Start DATASET EXCERPTS

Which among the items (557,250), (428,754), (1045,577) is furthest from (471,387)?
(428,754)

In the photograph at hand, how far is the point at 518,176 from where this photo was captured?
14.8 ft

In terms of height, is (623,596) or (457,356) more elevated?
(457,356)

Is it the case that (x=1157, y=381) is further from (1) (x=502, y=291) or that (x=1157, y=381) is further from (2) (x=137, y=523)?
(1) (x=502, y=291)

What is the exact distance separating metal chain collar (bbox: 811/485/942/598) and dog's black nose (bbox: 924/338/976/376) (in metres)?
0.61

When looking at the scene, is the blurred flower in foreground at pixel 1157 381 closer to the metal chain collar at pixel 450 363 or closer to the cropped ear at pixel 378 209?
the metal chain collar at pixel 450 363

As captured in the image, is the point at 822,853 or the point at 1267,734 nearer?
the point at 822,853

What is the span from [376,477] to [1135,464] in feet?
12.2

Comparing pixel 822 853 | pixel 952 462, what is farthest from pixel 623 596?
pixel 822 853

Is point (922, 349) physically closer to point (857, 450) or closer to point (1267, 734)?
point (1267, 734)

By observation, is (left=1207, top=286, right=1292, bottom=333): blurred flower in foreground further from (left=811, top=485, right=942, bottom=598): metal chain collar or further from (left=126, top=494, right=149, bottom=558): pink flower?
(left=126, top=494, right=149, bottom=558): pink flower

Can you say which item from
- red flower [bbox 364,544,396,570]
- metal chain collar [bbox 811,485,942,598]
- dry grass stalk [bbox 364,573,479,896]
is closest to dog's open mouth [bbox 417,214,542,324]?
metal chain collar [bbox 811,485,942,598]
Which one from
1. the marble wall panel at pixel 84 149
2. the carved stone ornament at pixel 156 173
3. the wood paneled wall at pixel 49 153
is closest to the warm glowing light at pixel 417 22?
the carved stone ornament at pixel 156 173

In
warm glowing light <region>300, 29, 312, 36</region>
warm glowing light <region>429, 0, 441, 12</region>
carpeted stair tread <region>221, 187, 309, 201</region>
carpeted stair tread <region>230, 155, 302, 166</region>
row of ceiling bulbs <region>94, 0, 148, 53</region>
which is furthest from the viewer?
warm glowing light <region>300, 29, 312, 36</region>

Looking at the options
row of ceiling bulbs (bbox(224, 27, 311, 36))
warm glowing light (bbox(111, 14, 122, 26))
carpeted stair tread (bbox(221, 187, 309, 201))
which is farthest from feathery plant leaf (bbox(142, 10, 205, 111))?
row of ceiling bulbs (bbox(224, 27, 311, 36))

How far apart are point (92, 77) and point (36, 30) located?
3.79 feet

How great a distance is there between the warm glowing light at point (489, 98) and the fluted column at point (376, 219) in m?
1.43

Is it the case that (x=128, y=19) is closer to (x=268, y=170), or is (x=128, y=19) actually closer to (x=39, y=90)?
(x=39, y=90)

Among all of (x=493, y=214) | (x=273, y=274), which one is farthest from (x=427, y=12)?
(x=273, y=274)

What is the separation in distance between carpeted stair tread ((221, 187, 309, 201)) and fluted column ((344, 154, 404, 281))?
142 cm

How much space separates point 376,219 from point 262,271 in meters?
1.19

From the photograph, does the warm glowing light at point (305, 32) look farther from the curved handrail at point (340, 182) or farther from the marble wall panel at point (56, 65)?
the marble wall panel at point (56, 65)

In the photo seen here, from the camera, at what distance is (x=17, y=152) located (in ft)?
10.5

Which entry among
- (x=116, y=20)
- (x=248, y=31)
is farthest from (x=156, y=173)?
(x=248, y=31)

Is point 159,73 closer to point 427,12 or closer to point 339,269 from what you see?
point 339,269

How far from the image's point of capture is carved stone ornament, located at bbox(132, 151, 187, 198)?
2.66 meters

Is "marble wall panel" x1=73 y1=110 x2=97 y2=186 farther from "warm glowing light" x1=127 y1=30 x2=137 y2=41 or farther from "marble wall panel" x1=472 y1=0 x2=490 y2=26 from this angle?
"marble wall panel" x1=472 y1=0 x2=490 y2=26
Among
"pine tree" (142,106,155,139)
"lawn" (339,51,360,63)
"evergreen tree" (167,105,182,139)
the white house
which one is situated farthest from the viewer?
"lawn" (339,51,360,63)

End DATASET EXCERPTS

PROBLEM DETAILS :: Reproduce the stretch of records from the line containing "Among all of" through the line containing "2.66 meters", substituting "wooden banister" for "curved handrail" and leaving everything else unchanged.

COMPLETE RESPONSE ::
Among all of (x=493, y=214) | (x=273, y=274), which one is farthest from (x=427, y=12)?
(x=273, y=274)

What is the separation in distance between carpeted stair tread ((221, 187, 309, 201)) and fluted column ((344, 154, 404, 281))?
142 cm

How much space separates point 376,219 from point 262,271 in meters?
1.19

From the photograph, does the warm glowing light at point (305, 32) look farther from the wooden banister at point (340, 182) or farther from the marble wall panel at point (56, 65)?
the marble wall panel at point (56, 65)

In the photo seen here, from the camera, at what distance is (x=17, y=152) located (in ft)?
10.5

Which entry among
- (x=116, y=20)
- (x=248, y=31)
is farthest from (x=156, y=173)?
(x=248, y=31)

Is point 159,73 closer to point 427,12 or closer to point 339,269 from what you see?
point 339,269

How far from the image's point of capture is carved stone ornament, located at bbox(132, 151, 187, 198)?
2.66 meters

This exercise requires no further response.